About me

I’m a feminist, educator and lecturer at the University of Stirling.

 I did my PhD at the St.Andrews/Stirling Philosophy Graduate Programme (SASP), where I also studied for the MLitt Philosophy. I received a BA in philosophy from University College London  (UCL) .  My PhD was funded by the Templeton project ‘Knowledge Beyond Natural Science’,  Jacobsen Studentship and  Aristotelian Society Student Bursary.  I received the 2021-2022 Analysis Studentship for a research project on Normative Risk, hosted by the University of Stirling. From 2022 to 2023, I was a postdoctoral research associate of the AHRC sponsored research project ‘Varieties of Risk’  at the University of Edinburgh. You can find my CV here.

I work mainly in the intersection of Epistemology, Theory of Normativity and Philosophy of Mind.
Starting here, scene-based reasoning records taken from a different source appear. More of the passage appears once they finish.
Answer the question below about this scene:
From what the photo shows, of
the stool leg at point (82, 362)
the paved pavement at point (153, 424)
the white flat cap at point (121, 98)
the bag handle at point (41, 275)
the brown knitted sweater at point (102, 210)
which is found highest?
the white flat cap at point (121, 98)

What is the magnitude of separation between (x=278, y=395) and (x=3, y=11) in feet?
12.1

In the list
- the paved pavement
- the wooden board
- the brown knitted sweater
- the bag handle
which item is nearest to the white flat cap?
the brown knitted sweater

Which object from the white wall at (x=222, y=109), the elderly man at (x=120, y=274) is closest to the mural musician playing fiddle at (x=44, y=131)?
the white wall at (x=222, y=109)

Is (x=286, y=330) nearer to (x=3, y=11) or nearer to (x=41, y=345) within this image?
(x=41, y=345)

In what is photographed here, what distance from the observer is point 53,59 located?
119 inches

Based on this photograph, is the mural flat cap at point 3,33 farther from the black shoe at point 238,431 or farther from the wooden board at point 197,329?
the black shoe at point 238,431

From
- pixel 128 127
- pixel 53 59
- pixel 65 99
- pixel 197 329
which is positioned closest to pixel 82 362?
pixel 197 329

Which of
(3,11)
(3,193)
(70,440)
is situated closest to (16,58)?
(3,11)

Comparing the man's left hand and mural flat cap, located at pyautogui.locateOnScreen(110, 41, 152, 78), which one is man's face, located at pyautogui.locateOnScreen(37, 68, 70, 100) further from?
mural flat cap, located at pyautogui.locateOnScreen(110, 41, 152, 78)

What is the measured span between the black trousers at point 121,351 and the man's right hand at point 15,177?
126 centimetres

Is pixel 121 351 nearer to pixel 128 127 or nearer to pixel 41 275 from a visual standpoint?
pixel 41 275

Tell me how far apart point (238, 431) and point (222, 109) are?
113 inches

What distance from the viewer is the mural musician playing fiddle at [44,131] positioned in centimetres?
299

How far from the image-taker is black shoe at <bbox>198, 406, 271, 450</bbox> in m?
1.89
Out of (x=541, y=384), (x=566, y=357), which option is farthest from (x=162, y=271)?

My current research focuses on epistemic risks in moral and political deliberation; epistemic agency; and the epistemology of political disagreement. My PhD thesis investigates the normative relation between truth and belief. Three questions arise in recent discussion. Can we explain why truth is a reason for belief? How strong is truth as a reason for belief? And in what sense can truth motivate and guide our beliefs?  I defend the truth norm of belief on a reason-based normative framework and offer novel answers to those three questions. I’m also interested in a variety of topics in philosophy, including self-knowledge and self-deception, political and feminist thought, and history of philosophy (Ancient Philosophy, Kant, Marx and Chinese Philosophy).

In my spare time I enjoy cinema, literature, hiking and photography.